ModSquad
- Company type: Private
- Industry: Business Process Outsourcing
- Founded: 2007; 18 years ago
- Headquarters: Sacramento, California, United States
- Area served: Global
- Key people: Amy Pritchard (CEO) Mike Pinkerton (COO)
- Products: Digital engagement strategy Customer support Content moderation Social media Community management Crisis management
- Number of employees: c. 10,000
- Website: modsquad.com

= ModSquad =

Global digital engagement services company

ModSquad is a digital company offering engagement services with its headquarters in the United States. Presently, the company maintains a network of over 10,000 moderators. ModSquad specializes in managed, on-demand customer service, content moderation, social media, and community management services, providing teams across various online platforms, e-commerce sites, in-game environments, mobile applications, and social media channels.

==History==
The company was established in 2007 by attorney Amy Pritchard with the aim of offering brands a means to provide their online community members with a more personalized and relevant experience. Viewing the potential advancement in managing online communities for contemporary brands similar to the London Mods youth culture, Pritchard, alongside COO Mike Pinkerton, developed a services-based company focused on remote community managers and moderators (Mods) to staff virtual sites. The firm initially focused on providing avatar staffing services but quickly expanded its offerings to include forum moderation and customer service for various brands. By 2010, the company had amassed a team of 500 experienced Mods working on over 100 clients' sites. In 2015, ModSquad received a Silver Stevie Award in the Company of the Year (Internet/New Media) category at the 13th Annual American Business Awards. In the same year, the company was acknowledged as Customer Service Team of the Year at the Golden Bridge Awards.

==Present==
As of the present, the company operates with a network of over 10,000 moderators, referred to as "Mods." It has established a 24/7 operations center in Sacramento, California, which was established in 2010. Additionally, the company operates 24/7 operations centers in Austin, Texas, and Derry, Northern Ireland. It also maintains offices in Brooklyn, New York, and London. In November 2015, the company, previously known as Metaverse Mod Squad, rebranded itself as ModSquad. Its client portfolio includes Warner Bros. (including Gossip Girl and Harry Potter), HarperCollins, Cartoon Network, Nickelodeon, the National Football League, Reel FX (parent firm of Webosaurs), Electronic Arts, enVie Interactive, Kimpton Hotels, Vimeo, and the United States Department of State.

==Operations==
The company operates by delivering services through its network of over 10,000 multilingual Mods from 70 countries via a series of outsourced provision contracts. These Mods, who undergo vetting and orientation processes, adhere to predefined customer service guidelines. They assist or substitute in-house teams by overseeing various online community activities and specializing in digital engagement, including customer service, maintenance tickets, social and forum moderation, and quality assurance. Mods play a crucial role in maintaining and shaping clients' distinctive online communities. They assist with community events, provide support to users encountering technical and social issues, orient new members, and relay community concerns and feedback to corporate clients.

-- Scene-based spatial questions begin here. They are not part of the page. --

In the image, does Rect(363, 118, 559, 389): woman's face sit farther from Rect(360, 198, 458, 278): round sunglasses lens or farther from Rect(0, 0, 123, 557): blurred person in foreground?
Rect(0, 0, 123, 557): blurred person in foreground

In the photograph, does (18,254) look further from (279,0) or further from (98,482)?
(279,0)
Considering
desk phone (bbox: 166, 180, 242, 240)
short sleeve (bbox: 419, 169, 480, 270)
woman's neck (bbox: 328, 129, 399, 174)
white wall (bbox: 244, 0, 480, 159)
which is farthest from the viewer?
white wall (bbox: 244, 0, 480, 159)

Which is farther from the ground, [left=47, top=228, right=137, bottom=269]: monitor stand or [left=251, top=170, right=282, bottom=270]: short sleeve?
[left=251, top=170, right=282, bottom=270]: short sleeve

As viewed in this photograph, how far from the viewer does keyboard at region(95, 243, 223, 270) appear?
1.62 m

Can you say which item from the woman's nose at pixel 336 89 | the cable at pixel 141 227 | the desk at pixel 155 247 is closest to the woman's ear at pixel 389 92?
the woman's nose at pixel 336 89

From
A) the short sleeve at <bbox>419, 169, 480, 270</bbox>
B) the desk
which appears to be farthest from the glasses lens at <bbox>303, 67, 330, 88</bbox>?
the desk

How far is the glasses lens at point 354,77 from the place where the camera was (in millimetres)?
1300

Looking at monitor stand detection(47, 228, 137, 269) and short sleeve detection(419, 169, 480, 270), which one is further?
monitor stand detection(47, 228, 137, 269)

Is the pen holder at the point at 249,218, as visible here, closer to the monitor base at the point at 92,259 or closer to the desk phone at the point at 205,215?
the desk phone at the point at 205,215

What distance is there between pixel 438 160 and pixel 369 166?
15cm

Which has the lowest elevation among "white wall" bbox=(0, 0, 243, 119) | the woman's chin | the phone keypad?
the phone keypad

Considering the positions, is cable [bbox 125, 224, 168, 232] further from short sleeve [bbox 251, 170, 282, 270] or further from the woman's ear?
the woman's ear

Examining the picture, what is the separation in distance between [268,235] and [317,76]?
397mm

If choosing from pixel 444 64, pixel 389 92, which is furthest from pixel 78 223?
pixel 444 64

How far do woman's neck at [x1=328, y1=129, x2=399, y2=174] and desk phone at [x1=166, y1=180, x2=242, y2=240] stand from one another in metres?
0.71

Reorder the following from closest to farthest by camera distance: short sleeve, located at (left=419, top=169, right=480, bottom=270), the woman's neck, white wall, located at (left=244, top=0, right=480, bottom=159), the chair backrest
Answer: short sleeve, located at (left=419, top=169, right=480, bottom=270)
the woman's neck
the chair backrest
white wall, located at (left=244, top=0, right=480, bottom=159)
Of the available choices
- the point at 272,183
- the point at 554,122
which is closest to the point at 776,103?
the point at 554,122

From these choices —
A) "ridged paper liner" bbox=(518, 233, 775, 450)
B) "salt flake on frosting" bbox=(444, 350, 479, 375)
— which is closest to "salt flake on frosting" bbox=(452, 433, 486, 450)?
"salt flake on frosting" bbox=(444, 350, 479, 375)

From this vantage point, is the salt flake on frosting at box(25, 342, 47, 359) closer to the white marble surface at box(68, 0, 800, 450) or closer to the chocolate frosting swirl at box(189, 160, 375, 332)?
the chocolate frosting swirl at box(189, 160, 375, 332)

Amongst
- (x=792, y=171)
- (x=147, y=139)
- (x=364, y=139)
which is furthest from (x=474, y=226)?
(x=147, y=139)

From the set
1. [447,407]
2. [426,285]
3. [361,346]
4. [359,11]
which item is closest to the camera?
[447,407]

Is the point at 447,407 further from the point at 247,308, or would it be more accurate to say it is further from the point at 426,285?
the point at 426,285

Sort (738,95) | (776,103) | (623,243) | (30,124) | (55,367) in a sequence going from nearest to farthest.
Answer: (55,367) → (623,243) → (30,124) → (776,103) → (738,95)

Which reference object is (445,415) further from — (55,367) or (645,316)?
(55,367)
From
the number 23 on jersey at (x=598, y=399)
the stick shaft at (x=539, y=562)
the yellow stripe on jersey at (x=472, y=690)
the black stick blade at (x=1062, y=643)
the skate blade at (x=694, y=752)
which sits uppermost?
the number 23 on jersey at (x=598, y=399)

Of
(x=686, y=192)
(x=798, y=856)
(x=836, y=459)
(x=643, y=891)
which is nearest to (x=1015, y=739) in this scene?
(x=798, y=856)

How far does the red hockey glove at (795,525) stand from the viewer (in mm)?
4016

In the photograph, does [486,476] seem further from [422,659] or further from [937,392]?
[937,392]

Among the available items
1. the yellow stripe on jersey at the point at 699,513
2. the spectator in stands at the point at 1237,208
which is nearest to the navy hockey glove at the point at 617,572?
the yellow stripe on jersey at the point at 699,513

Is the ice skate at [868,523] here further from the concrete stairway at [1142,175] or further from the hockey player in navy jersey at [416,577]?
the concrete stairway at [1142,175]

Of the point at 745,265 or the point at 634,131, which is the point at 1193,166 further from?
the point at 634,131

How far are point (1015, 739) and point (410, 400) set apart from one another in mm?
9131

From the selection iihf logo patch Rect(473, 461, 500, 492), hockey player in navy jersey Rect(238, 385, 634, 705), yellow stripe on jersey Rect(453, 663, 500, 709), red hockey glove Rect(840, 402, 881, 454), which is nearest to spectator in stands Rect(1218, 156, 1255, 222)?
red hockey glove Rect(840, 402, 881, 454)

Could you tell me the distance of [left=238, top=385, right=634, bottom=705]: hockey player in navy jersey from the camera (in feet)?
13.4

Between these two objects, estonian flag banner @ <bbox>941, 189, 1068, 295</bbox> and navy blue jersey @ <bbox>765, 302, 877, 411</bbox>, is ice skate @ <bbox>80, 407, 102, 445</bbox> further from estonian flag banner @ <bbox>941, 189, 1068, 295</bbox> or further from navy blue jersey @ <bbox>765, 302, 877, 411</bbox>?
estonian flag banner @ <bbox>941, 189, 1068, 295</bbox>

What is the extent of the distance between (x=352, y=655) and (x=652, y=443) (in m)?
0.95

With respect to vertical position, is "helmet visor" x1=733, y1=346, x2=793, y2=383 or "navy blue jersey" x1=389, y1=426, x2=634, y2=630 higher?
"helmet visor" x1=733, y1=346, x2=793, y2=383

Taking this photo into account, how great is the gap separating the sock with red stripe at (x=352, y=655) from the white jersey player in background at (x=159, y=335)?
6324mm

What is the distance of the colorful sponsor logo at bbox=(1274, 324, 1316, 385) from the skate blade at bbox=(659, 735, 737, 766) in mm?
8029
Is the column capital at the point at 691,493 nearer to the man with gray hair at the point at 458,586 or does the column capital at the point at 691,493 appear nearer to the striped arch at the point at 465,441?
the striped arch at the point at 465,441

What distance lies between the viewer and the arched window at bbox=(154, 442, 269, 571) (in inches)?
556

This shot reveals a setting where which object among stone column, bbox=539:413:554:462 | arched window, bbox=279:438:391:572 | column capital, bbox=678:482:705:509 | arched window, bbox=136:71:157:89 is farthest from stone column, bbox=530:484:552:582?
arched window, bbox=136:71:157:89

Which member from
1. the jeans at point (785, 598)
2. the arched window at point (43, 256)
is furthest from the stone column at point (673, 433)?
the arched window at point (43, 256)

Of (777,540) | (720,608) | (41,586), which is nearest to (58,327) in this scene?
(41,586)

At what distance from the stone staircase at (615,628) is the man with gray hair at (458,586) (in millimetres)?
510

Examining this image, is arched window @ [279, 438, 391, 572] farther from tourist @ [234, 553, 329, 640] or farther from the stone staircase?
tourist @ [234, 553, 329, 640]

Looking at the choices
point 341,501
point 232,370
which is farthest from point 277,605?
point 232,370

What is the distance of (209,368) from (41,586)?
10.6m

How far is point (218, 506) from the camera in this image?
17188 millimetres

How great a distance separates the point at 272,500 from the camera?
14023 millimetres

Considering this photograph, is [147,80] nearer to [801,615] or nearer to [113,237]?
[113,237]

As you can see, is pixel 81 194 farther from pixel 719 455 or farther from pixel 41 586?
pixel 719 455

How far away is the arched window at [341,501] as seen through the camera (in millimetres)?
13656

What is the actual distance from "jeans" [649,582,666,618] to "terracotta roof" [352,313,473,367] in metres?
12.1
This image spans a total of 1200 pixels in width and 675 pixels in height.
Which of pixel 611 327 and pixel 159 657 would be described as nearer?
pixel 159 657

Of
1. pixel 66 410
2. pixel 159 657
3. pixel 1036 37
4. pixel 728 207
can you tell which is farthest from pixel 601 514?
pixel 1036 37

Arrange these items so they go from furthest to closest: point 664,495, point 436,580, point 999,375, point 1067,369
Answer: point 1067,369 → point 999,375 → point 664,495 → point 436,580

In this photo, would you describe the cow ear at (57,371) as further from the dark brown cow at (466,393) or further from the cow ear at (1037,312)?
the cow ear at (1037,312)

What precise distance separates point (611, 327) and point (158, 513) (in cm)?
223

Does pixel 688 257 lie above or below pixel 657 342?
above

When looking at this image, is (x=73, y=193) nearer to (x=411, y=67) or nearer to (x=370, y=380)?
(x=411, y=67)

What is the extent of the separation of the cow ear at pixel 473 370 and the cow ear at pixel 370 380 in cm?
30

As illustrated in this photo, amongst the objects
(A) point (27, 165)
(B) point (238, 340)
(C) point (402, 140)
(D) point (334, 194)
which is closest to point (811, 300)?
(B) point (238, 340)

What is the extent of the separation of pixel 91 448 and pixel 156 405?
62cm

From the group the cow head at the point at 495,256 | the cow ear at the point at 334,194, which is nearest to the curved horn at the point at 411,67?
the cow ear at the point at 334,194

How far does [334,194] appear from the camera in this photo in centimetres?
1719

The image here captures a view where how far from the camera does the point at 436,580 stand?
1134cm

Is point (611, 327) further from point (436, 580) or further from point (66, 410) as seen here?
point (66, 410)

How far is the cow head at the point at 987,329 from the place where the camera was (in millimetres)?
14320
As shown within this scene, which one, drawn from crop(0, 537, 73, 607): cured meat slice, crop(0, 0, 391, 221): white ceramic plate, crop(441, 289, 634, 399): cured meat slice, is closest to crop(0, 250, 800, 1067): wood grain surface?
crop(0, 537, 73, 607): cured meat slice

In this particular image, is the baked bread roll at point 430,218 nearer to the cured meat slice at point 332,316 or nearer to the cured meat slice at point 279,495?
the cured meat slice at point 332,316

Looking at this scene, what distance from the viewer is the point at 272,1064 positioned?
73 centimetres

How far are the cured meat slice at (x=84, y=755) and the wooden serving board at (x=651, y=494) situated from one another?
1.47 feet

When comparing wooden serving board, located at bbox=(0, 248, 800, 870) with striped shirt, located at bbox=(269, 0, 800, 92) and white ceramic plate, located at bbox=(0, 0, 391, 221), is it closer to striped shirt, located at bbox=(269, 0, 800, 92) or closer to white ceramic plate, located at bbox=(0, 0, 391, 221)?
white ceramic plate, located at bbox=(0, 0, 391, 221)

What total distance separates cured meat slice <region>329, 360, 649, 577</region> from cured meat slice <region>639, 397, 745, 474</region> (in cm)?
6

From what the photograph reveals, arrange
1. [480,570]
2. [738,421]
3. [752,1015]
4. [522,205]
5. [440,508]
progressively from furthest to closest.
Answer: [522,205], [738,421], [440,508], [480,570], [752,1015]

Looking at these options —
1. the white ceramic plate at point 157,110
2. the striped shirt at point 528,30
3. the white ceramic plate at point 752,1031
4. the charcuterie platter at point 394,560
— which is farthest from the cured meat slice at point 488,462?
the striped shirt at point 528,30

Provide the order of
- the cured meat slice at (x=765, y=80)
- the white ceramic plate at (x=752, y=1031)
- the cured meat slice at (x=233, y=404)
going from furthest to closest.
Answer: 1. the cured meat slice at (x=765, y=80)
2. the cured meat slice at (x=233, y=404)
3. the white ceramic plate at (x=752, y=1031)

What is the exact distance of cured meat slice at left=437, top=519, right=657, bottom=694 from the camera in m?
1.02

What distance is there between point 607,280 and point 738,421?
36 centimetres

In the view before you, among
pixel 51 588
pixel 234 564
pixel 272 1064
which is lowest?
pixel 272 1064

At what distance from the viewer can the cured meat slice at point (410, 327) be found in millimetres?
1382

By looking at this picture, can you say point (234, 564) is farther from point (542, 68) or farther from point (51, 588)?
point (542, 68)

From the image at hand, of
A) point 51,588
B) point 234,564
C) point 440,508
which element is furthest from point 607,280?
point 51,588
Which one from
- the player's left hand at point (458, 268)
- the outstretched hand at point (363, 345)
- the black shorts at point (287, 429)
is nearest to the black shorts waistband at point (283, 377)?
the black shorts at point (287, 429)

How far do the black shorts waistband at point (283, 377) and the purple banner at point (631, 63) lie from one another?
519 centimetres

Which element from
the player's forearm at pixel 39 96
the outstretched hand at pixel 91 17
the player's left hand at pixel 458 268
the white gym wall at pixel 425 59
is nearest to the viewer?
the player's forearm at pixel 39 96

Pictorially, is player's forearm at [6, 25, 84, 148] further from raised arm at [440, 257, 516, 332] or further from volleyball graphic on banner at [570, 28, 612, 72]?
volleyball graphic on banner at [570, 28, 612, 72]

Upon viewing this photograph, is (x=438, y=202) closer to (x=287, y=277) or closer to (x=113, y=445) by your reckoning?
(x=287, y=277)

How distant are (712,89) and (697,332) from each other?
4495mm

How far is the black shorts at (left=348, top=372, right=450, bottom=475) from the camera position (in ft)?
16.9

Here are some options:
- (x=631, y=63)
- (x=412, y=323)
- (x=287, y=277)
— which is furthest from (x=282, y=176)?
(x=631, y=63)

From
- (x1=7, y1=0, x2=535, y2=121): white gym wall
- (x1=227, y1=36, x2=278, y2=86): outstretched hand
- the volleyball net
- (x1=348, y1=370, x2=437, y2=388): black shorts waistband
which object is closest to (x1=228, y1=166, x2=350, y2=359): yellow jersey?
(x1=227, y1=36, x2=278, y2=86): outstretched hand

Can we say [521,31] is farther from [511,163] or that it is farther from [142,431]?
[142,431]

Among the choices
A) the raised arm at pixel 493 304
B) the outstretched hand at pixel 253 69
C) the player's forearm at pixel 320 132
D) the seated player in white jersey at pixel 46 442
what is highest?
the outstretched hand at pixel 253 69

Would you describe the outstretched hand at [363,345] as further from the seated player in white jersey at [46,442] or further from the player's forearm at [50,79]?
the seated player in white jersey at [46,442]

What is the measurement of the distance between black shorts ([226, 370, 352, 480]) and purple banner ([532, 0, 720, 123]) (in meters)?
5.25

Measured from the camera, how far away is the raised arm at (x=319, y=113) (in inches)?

Mods engage in both active and passive roles within forums. In an active capacity, they serve as representatives of the corporate client, providing various services. In active mode, Mods monitor social media and conduct quality assurance testing to assess the end user experience. In their active role, Mods moderate content, engage in customer chats, oversee community management, ensure child safety (endorsed by Safe Kids USA), monitor gaming experiences, offer customer support, identify and report bugs, and manage social media accounts. Mods utilize a range of Customer Relations Management systems, allowing them to work from any location with secure internet access. This setup enables them to offer services in over 50 languages and dialects during peak traffic and activity hours, ensuring native-language support to users.